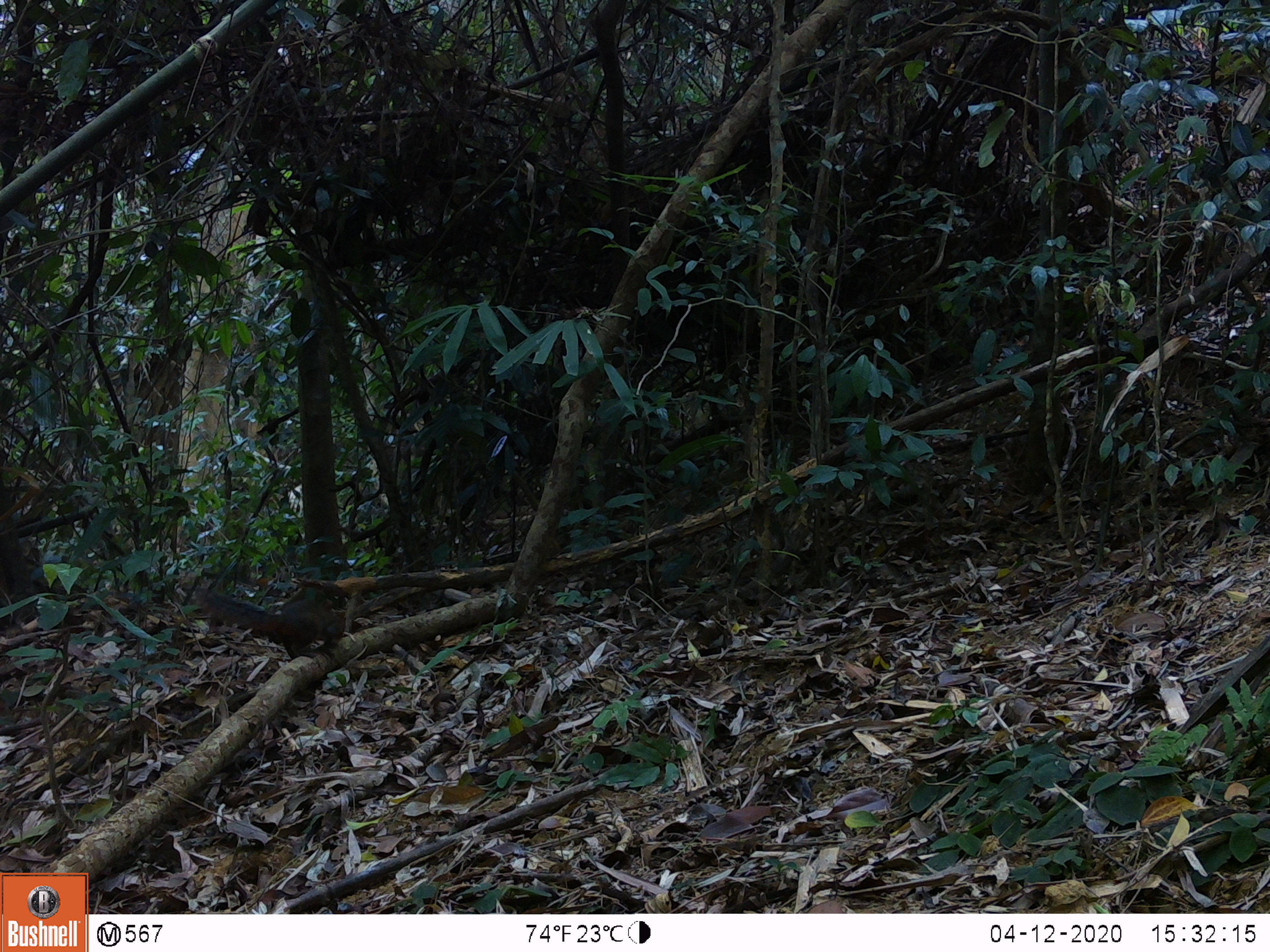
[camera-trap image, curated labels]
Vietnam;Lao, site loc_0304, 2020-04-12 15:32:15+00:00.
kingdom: Animalia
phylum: Chordata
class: Mammalia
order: Rodentia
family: Sciuridae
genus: Dremomys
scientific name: Dremomys rufigenis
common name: red-cheeked squirrel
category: red cheeked squirrel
Red cheeked squirrel (red-cheeked squirrel) (Dremomys rufigenis). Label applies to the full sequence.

━━━━━━━━━━━━━━━━━━━━━━━━━━━━━━

- TASK DESCRIPTION: Could you please write out the entries exactly as they are, with every picture left out?

- ANSWER FOR THIS EXERCISE:
[camera-trap image, curated labels]
Vietnam;Lao, site loc_0304, 2020-04-12 15:32:15+00:00.
kingdom: Animalia
phylum: Chordata
class: Mammalia
order: Rodentia
family: Sciuridae
genus: Dremomys
scientific name: Dremomys rufigenis
common name: red-cheeked squirrel
category: red cheeked squirrel
Red cheeked squirrel (red-cheeked squirrel) (Dremomys rufigenis). Label applies to the full sequence.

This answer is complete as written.